The Children’s Blizzard
as
David Laskin
To my own girls,
Emily, Sarah, and Alice,
who never cease to amaze me
It was as if we were being punished for loving the loveliness of summer.
—Willa Cather,
My Ántonia
I often times think of those days; when it seemed possible that if a man seated on the gable peak of the old sod house by reaching quietly up when a flock of wild geese were flying he could easily reach up and catch them. But now where are our geese; way above the clouds; we can hear them but can’t see them.
—Josephine Buchmillar Leber, Dakota pioneer
January 12, 1888
The Advance of the Cold Wave
The low-pressure system that drew the arctic air mass down from Canada is shown at 2 p.m. The heavy arcing lines mark the leading edge of cold air at three critical hours. Central Standard Time; pressure readings in inches of mercury.

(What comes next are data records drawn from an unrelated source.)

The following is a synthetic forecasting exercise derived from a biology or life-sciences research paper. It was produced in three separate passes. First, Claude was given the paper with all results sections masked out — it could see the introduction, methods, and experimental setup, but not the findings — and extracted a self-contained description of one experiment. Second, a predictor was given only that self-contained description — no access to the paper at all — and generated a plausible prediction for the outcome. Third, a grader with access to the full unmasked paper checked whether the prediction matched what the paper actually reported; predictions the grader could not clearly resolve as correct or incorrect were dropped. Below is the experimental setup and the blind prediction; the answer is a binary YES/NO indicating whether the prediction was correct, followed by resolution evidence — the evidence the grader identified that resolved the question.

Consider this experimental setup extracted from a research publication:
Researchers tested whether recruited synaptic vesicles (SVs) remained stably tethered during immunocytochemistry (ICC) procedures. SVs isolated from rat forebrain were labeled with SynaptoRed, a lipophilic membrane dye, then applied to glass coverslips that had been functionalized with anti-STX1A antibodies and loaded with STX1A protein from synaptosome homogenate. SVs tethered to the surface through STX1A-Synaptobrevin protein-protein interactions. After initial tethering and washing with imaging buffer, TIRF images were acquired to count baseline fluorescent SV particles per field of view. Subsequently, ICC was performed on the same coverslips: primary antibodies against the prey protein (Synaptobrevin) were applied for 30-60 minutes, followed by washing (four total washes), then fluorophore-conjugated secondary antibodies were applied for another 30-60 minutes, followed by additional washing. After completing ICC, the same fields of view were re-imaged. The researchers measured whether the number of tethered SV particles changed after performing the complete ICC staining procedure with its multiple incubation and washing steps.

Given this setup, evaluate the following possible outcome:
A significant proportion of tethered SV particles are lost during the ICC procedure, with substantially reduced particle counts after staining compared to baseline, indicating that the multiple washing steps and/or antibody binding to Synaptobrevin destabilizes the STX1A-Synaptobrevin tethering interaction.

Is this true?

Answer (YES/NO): YES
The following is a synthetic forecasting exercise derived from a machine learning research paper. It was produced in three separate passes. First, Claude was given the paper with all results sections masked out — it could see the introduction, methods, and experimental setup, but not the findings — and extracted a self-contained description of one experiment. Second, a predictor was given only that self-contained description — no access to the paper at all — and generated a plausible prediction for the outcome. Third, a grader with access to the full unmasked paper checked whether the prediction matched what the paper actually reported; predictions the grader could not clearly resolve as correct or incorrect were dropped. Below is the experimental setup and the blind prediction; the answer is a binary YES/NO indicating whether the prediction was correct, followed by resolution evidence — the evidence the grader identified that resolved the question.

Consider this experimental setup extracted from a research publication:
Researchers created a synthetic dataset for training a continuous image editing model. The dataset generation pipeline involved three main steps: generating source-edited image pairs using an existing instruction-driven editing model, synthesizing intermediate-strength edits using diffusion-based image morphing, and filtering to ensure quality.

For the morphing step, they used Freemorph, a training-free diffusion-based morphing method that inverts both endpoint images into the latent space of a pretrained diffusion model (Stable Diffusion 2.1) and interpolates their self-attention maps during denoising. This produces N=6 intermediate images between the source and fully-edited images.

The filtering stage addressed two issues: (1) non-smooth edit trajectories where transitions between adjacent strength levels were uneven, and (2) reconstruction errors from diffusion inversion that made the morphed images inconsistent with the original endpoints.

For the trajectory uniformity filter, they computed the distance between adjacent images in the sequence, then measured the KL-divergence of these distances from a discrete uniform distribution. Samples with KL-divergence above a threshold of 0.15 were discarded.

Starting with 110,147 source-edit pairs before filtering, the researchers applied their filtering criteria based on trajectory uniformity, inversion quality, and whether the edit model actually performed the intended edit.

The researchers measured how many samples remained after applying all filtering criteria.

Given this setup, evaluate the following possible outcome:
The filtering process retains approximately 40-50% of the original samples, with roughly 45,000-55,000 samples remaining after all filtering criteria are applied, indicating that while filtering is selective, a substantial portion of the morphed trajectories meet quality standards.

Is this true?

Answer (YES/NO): NO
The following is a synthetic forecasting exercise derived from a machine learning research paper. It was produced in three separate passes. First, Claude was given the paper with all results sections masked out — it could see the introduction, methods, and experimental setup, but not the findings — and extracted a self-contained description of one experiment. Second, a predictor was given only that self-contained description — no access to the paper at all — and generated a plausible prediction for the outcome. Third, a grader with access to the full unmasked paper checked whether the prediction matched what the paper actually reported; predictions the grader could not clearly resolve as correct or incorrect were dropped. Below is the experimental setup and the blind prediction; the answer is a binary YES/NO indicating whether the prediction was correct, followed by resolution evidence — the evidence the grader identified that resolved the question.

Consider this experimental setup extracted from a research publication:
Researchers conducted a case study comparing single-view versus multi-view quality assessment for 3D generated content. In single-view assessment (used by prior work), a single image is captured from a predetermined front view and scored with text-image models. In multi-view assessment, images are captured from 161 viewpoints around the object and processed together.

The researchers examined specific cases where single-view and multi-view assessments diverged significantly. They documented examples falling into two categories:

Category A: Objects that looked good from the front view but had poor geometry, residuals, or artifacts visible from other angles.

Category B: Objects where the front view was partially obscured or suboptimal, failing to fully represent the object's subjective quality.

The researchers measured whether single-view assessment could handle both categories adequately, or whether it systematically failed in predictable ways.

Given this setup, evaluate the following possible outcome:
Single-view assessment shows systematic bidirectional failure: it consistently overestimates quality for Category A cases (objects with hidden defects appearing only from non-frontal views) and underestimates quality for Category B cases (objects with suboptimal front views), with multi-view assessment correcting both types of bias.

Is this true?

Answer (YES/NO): YES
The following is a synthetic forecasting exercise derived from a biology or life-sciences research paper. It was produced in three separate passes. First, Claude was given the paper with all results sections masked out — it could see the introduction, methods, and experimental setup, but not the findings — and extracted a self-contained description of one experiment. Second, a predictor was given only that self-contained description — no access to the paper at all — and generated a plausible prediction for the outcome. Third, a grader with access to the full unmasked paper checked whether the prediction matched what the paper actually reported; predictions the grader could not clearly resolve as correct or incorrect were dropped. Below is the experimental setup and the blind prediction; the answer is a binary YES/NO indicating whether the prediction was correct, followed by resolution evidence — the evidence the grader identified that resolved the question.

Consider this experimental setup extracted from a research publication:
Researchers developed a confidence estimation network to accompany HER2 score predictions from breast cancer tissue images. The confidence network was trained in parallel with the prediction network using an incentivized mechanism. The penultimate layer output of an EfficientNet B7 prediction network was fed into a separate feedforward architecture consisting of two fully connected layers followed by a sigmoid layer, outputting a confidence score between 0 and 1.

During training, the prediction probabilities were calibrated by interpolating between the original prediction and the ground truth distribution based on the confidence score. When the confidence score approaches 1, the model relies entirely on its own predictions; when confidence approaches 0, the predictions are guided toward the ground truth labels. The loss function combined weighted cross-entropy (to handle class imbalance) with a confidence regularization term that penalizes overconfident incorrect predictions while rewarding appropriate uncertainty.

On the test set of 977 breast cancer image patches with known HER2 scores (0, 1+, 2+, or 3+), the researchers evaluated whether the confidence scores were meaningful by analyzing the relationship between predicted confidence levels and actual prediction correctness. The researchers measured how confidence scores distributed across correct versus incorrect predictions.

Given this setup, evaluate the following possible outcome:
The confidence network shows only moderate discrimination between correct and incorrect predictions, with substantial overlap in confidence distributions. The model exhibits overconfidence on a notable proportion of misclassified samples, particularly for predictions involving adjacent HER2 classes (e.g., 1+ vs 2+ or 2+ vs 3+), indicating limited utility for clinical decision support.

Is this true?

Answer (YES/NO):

On January 12, 1888, a blizzard broke over the center of the North American continent. Out of nowhere, a soot gray cloud appeared over the northwest horizon. The air grew still for a long, eerie measure, then the sky began to roar and a wall of ice dust blasted the prairie. Every crevice, every gap and orifice instantly filled with shattered crystals, blinding, smothering, suffocating, burying anything exposed to the wind. The cold front raced down the undefended grasslands like a crack unstoppable army. Montana fell before dawn; North Dakota went while farmers were out doing their early morning chores; South Dakota, during morning recess; Nebraska as school clocks rounded toward dismissal. In three minutes the front subtracted 18 degrees* from the air’s temperature. Then evening gathered in and temperatures kept dropping steadily, hour after hour, in the northwest gale. Before midnight, windchills were down to 40 below zero. That’s when the killing happened. By morning on Friday the thirteenth, hundreds of people lay dead on the Dakota and Nebraska prairie, many of them children who had fled—or been dismissed from—country schools at the moment when the wind shifted and the sky exploded.
Chance is always a silent partner in disaster. Bad luck, bad timing, the wrong choice at a crucial moment, and the door is inexorably shut and barred. The tragedy of the January 12 blizzard was that the bad timing extended across a region and cut through the shared experiences of an entire population. The storm hit the most thickly settled sections of Nebraska and Dakota Territory at the worst possible moment—late in the morning or early in the afternoon on the first mild day in several weeks, a day when children had raced to school with no coats or gloves and farmers were far from home doing chores they had put off during the long siege of cold. But the deadly quirks of chance went deeper and farther than circumstance or time of day. It was the deep current of history that left the prairie peculiarly vulnerable to the storm.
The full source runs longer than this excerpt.